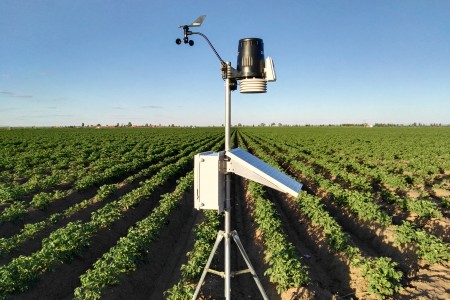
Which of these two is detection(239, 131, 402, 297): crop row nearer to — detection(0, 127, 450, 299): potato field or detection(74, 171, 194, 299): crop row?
detection(0, 127, 450, 299): potato field

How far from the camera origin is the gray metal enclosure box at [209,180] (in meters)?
3.80

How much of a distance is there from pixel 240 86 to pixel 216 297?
4.56 metres

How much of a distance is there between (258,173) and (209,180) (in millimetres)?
589

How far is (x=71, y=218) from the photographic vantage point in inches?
447

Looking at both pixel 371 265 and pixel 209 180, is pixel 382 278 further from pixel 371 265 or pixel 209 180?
pixel 209 180

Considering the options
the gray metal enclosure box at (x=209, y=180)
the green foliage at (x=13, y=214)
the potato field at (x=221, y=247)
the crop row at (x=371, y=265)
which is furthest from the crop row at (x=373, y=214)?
the green foliage at (x=13, y=214)

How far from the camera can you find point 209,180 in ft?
12.6

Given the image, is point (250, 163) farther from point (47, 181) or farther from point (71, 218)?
point (47, 181)

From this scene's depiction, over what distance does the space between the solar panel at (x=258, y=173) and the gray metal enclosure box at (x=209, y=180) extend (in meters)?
0.16

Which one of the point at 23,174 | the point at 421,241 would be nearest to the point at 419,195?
the point at 421,241

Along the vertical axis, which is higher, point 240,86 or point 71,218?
point 240,86

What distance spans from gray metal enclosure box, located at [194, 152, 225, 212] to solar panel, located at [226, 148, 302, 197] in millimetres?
156

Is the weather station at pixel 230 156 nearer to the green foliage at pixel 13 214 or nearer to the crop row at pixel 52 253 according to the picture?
the crop row at pixel 52 253

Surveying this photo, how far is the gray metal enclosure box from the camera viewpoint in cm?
380
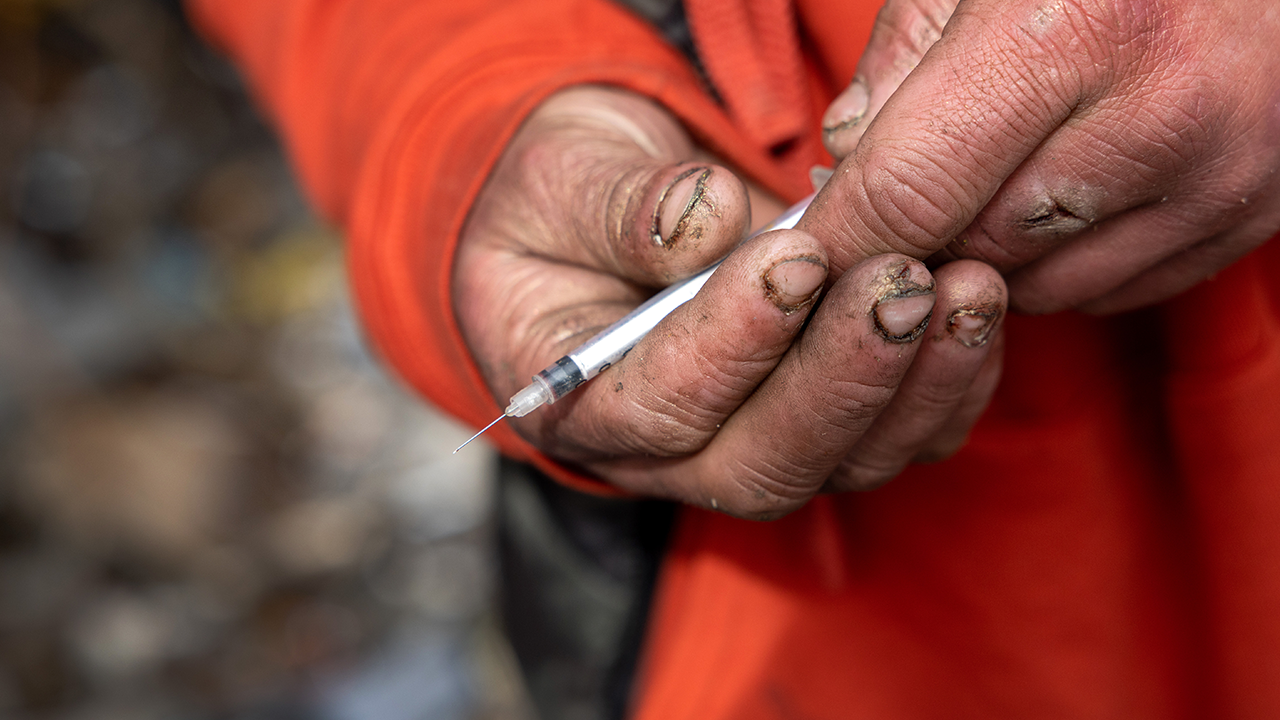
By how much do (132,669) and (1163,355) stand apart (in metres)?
2.29

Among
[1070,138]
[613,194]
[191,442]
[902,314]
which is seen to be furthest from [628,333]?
[191,442]

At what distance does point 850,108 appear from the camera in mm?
683

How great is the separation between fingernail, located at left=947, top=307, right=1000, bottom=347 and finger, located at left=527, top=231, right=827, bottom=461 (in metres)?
0.12

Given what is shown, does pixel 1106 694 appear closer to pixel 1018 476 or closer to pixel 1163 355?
pixel 1018 476

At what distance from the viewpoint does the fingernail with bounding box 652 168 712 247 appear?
0.63 m

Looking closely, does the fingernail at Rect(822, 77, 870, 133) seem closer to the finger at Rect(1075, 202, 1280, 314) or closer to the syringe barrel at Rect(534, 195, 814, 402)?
the syringe barrel at Rect(534, 195, 814, 402)

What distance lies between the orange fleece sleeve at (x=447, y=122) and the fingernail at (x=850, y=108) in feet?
0.53

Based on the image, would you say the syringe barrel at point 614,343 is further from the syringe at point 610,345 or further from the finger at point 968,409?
the finger at point 968,409

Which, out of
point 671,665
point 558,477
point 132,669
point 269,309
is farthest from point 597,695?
point 269,309

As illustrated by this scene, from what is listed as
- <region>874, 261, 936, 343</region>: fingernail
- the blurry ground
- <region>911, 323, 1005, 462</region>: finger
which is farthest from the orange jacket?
the blurry ground

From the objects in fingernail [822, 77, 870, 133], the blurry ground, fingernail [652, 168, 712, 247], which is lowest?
the blurry ground

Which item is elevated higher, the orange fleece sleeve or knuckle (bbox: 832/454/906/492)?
the orange fleece sleeve

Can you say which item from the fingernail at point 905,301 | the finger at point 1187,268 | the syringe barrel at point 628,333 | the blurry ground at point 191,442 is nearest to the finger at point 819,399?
the fingernail at point 905,301

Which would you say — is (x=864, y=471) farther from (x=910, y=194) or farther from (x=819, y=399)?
(x=910, y=194)
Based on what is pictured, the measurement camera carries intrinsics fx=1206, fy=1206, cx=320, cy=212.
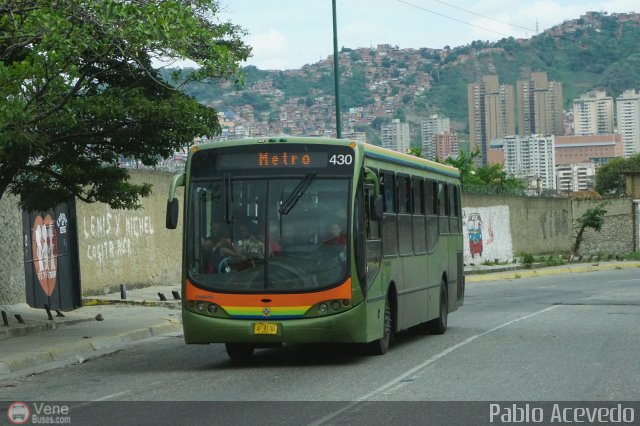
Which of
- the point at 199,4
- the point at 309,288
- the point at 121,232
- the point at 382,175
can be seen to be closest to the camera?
the point at 309,288

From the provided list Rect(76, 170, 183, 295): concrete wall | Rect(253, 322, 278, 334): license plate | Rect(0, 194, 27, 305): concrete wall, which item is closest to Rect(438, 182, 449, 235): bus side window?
Rect(253, 322, 278, 334): license plate

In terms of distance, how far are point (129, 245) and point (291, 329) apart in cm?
1592

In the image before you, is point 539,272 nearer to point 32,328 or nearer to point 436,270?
point 436,270

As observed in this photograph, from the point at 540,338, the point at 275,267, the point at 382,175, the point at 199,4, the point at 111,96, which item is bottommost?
the point at 540,338

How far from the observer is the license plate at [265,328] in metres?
14.5

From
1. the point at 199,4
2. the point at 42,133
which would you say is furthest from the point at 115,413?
the point at 199,4

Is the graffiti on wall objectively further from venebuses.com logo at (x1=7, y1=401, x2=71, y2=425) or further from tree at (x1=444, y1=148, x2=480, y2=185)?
tree at (x1=444, y1=148, x2=480, y2=185)

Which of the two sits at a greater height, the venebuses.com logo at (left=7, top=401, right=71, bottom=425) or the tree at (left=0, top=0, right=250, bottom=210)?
the tree at (left=0, top=0, right=250, bottom=210)

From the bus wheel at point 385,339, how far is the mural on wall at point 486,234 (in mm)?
33116

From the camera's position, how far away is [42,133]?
17250mm

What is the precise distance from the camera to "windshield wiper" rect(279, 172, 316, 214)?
14.8 meters

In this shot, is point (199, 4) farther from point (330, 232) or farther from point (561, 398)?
point (561, 398)

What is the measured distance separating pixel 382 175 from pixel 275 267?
2483 mm

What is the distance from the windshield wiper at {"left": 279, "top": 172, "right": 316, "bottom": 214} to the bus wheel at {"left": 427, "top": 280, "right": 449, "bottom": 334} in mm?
5428
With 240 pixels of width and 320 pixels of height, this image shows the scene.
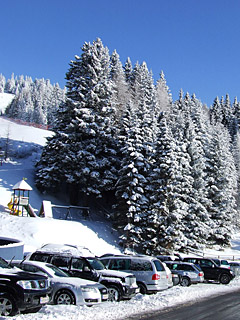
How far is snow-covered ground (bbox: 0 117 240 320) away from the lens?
10109 millimetres

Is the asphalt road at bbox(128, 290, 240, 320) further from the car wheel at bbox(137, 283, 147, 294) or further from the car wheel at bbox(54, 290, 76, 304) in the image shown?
the car wheel at bbox(137, 283, 147, 294)

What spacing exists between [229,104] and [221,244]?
6807cm

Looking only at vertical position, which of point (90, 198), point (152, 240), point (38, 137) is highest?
point (38, 137)

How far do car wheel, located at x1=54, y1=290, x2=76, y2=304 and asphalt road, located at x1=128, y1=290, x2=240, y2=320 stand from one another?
2.00 metres

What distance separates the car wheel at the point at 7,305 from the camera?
8602mm

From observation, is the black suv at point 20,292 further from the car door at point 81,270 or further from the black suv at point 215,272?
the black suv at point 215,272

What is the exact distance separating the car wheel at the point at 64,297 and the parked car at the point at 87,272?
5.44 ft

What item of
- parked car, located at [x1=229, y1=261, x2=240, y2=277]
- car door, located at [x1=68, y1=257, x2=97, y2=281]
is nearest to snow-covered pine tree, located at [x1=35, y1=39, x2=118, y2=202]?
parked car, located at [x1=229, y1=261, x2=240, y2=277]

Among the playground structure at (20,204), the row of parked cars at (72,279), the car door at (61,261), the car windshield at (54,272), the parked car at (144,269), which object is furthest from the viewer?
the playground structure at (20,204)

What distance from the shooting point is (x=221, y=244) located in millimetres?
41438

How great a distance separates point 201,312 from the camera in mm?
11430

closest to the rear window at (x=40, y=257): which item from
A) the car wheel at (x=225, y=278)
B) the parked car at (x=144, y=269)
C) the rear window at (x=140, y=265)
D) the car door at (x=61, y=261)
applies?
the car door at (x=61, y=261)

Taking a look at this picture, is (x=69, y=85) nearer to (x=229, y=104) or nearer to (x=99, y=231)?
(x=99, y=231)

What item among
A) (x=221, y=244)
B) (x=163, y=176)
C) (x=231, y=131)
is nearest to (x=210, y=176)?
(x=221, y=244)
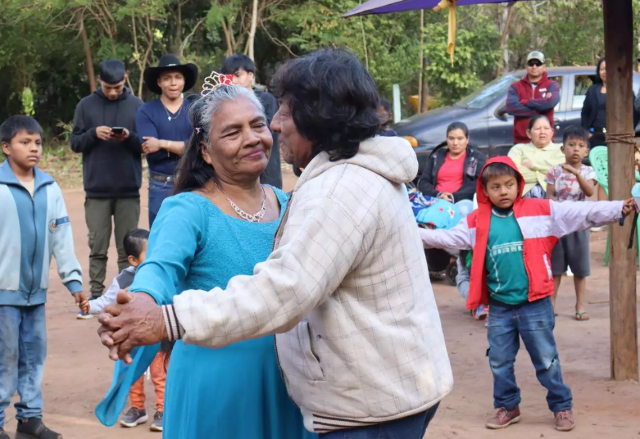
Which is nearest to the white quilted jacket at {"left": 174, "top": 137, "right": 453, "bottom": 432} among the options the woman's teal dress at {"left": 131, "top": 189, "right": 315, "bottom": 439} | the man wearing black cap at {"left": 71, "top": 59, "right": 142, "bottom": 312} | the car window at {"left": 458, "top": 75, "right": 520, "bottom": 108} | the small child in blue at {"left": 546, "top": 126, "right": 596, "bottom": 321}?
the woman's teal dress at {"left": 131, "top": 189, "right": 315, "bottom": 439}

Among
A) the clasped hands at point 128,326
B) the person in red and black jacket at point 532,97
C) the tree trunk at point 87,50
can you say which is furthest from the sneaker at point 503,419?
the tree trunk at point 87,50

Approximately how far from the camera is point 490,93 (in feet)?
39.9

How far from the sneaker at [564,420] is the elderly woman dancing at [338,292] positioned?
9.59ft

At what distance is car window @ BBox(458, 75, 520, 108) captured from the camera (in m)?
12.0

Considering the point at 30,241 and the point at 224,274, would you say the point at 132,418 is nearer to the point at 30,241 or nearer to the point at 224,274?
the point at 30,241

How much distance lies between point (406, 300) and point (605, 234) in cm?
970

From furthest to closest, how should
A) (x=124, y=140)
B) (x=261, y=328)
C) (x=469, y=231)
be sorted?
(x=124, y=140)
(x=469, y=231)
(x=261, y=328)

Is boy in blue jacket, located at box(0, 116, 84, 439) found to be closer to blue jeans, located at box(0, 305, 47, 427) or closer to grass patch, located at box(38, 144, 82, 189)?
blue jeans, located at box(0, 305, 47, 427)

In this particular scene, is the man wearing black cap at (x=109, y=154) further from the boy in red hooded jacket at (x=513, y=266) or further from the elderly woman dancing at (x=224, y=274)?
the elderly woman dancing at (x=224, y=274)

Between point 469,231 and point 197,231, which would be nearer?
point 197,231

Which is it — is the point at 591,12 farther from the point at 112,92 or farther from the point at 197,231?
the point at 197,231

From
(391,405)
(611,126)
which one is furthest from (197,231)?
(611,126)

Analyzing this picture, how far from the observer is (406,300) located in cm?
241

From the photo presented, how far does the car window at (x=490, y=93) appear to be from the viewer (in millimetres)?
12031
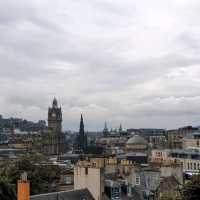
◇ ◇ ◇ ◇
Pick out each line of the records that contains the string "there", matching its case exactly.

## SOLUTION FOR THIS TASK:
How much of a distance is there from pixel 240 86 to pixel 216 297?
How much of a distance is there between (258,173) and (209,180) (in millimetres)?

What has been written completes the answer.